Last week, Rye News ran a piece on the proposed parking changes following a review of the Civil Parking Enforcement (CPE) system installed almost 2 years ago and which is due to be discussed by the Town Council this coming Monday, August 8.
The restriction of parking within the town centre has inevitably resulted in one or two hotspots around the edge. Some of these are dealt with in the proposed changes, others, such as Tilling Green and even as far afield as Valley Park, are not.
Some of this is addressed elsewhere in this week's issue, but in reality this is just tinkering with a problem that has been discussed many times before in these pages and that is simply that Rye is a medieval town with its last major redevelopment in the 15th century, trying to cope with the requirements of the 21st century.
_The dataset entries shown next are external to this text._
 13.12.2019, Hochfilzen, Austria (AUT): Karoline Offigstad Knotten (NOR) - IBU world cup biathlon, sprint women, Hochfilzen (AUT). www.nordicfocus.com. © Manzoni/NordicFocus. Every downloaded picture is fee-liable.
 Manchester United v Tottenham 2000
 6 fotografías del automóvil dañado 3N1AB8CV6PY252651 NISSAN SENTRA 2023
Parking meters, residents parking and several miles of ugly doubly yellow lines are just the town planners' equivalent of putting a sticking plaster on a compound fracture - it might look good for a very short time, but it will not be the cure that is needed.

Surely the time has now come when, for the sake of preserving our ancient town as well as improving the quality of life here both for us and future generations, we need to be adventurous and ambitious in discussing solutions.
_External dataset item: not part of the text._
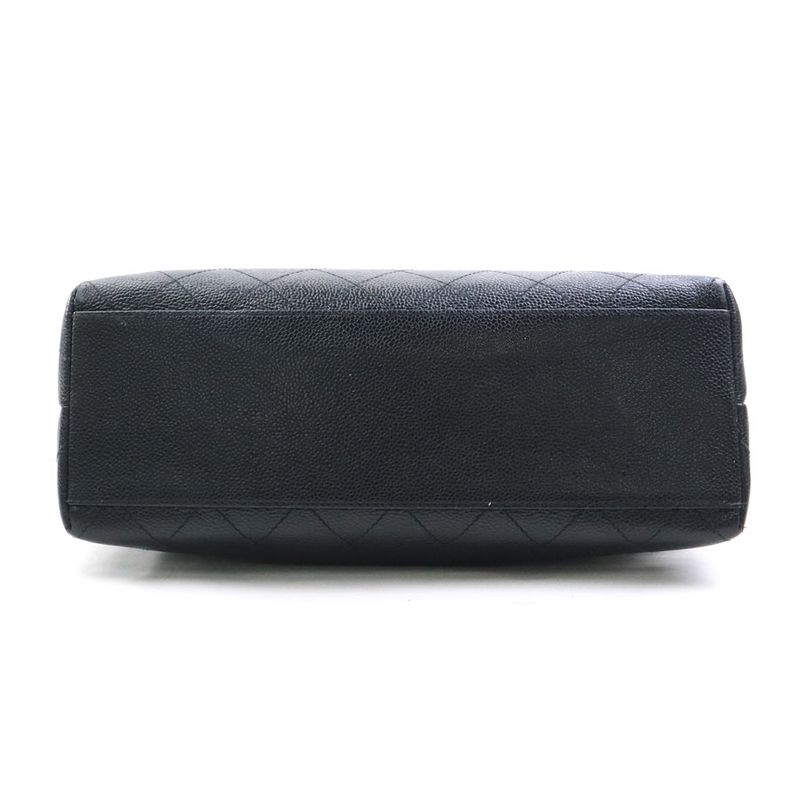 Chanel Shoulder Caviar Black Bag — view 4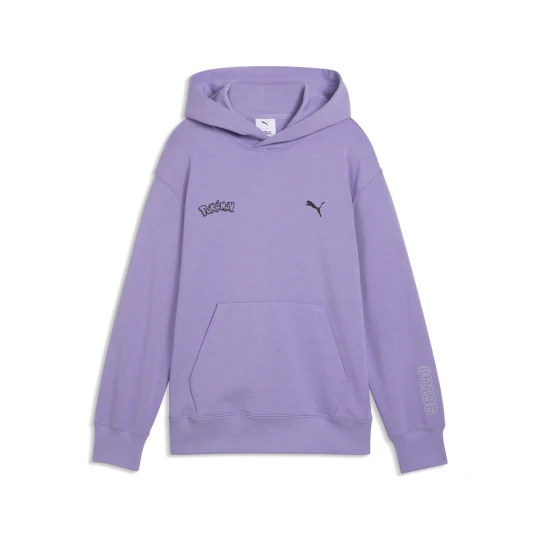 Zdjęcie produktu Młodzieżowa bluza z kapturem PUMA x POKÉMON o luźnym kroju z grafiką, Akcesoria, Fioletowy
In essence the problem is a simple one: i) we need less traffic in the town centre using roads to which it is not suited and: ii) the displaced traffic needs to have somewhere to go that will not unnecessarily inconvenience residents or cause a danger to other road users.
One possible answer to i) is to pedestrianise the High Street from East Street onwards, remove all parking on East Street and on one side of Market Street, both of which could them become two-way streets. This would allow access to the upper streets in the citadel which would be residents parking only. The High Street would become a far more pleasant place with no vehicles (and therefore no lines of parked cars), shopping would be easier there, and other towns that have experimented with this idea have often found a significant increase in trade.
This then begs the question of ii) where would the displaced vehicles go? This, I fear, is going to require some money to be spent - an anathema to all councils large and small. But there are solutions if ESCC and possibly Rother DC are brave enough to embrace them.
At the moment, in addition to metered bays, there are car parks in Cinque Ports Street, the cattle market (although not available for a large part of each Thursday), the station, the Salts, the Strand, Winchelsea Road and Gibbet Marsh. Currently, outside the tourist season, these are entirely adequate. In fact the Winchelsea Road car parks are rarely full and the same goes for Gibbet Marsh which could be made, with upgrading, to cope with far more vehicles than it does now and urgently needs better signposting.

From April through to early September, however, it is a different matter, particularly bearing in mind vehicles displaced from the centre, but again there is a solution. The old lower school site off Ferry Road has been empty and unloved ever since the supermarket fiasco. It is currently designated for housing (but not the much needed 'affordable' or social housing) and the developers have shown no sign of wanting to use it. It could be re-acquired by either ESCC or RDC (or both) and is a big enough site to accommodate a large number of cars - in fact if a 2-story car park was built it would probably solve all current parking problems as well, possibly, as providing reserved spaces for any residents who were no longer able to park outside their own homes. The location would put it largely out of sight of the surrounding area yet within a few minutes walk of the town centre - and even fewer minutes if a pedestrian bridge was put across the railway direct from the car park.
Existing CPE regulations together with any additions or changes proposed during the current consultation, should take care of non-residents clogging up residential roads.
The above is just one suggestion. Our readers will doubtless have many ideas of their own but the message here to our various councils must be, be brave, let's do a proper job once and for all.